Operations management is increasingly being used as a key tool for better understanding the many facets of a company.

InformationWeek Staff, Contributor

May 22, 2002

2 Min Read

Companies striving to improve their business efficiencies increasingly turn to operations management as a key tool and competitive weapon to better understand the many facets of their organizations.

Operations managers typically use applied mathematics and sophisticated algorithms to perform complex scheduling of, for example, a fleet of drivers and trucks to optimize resources and minimize costs. Operations management relies on computer-generated models to take into account all facets of a complex business operation. But models haven't been good at capturing the customer side of the business equation, says William Pierskalla, a professor of operations research at the University of California at Los Angeles, speaking this week at the Institute for Operations Research and Management Sciences in Montreal. "The customer is a key part of any business solution, and the more you can integrate those factors into your business models, the more successful your planning will be," he says.

Warren Powell, director of Princeton University's operations research department, concurred, noting that "humans tend to know things that computers don't."
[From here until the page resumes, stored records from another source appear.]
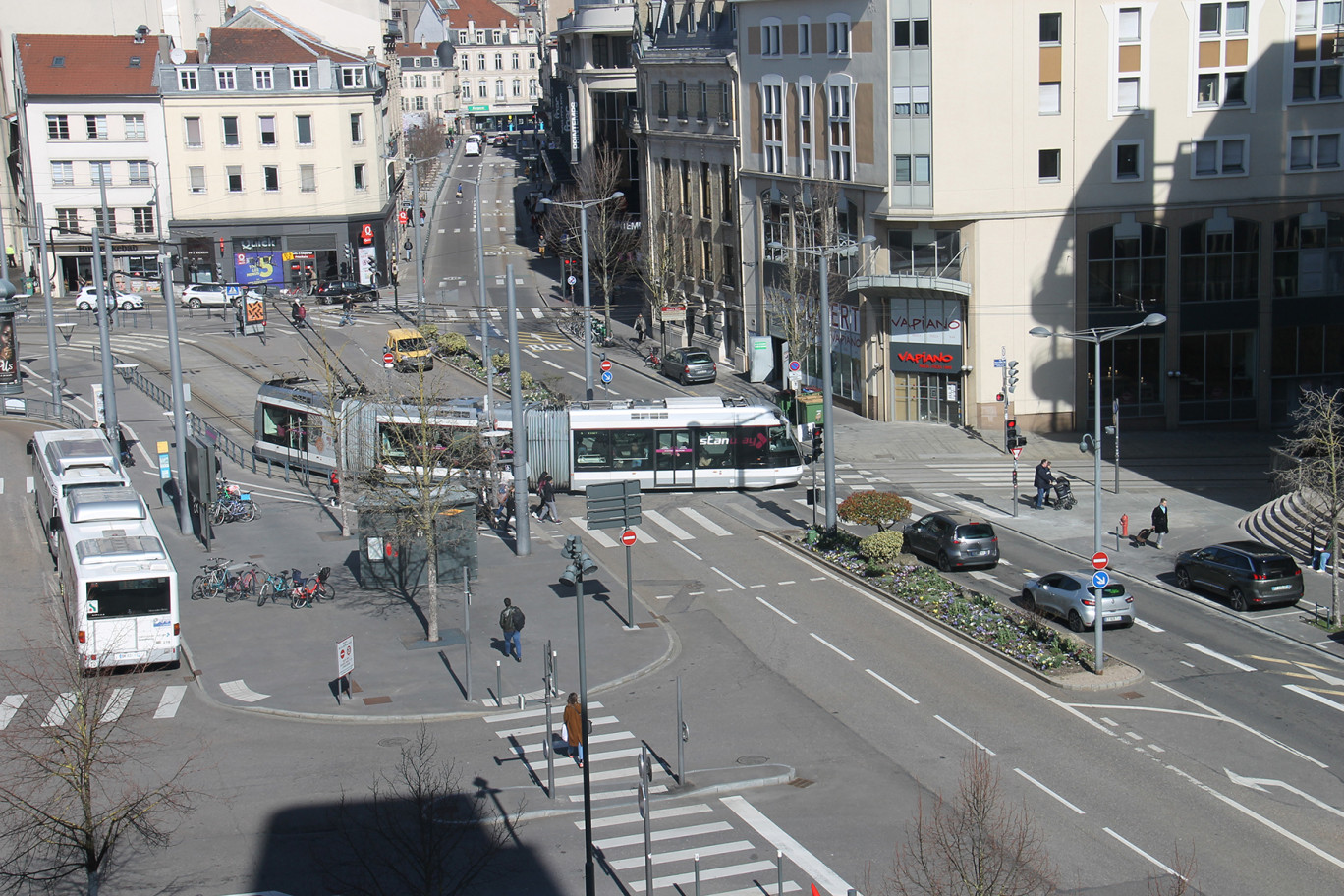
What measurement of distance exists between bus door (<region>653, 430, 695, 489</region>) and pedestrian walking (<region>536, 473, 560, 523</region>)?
13.8ft

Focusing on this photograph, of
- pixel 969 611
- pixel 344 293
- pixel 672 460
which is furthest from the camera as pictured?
pixel 344 293

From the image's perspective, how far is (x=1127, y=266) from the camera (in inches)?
2437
Praxair Technology Inc., a maker of industrial gases, uses operations management to improve the timely delivery of products to customers. "We had a sense of urgency about increasing our business efficiency. We wanted to not only reliably deliver products to customers such as hospitals but to do so in a better way than we had been doing," says Laurie Dutton, logistics manager for Praxair in Tonawanda, N.Y.

Dutton and her team worked on the problem for a decade, delivering various versions of a routing and scheduling application to the company's truck dispatchers, who would use the tool for a while, then abandon it. "We keep polishing the model, but ultimately we were polishing dirt because the system design didn't take into account dispatcher feedback." It wasn't until Dutton moved her desk into the middle of the dispatch center and listened to how these internal customers worked did the system deliver what dispatchers and their customers needed.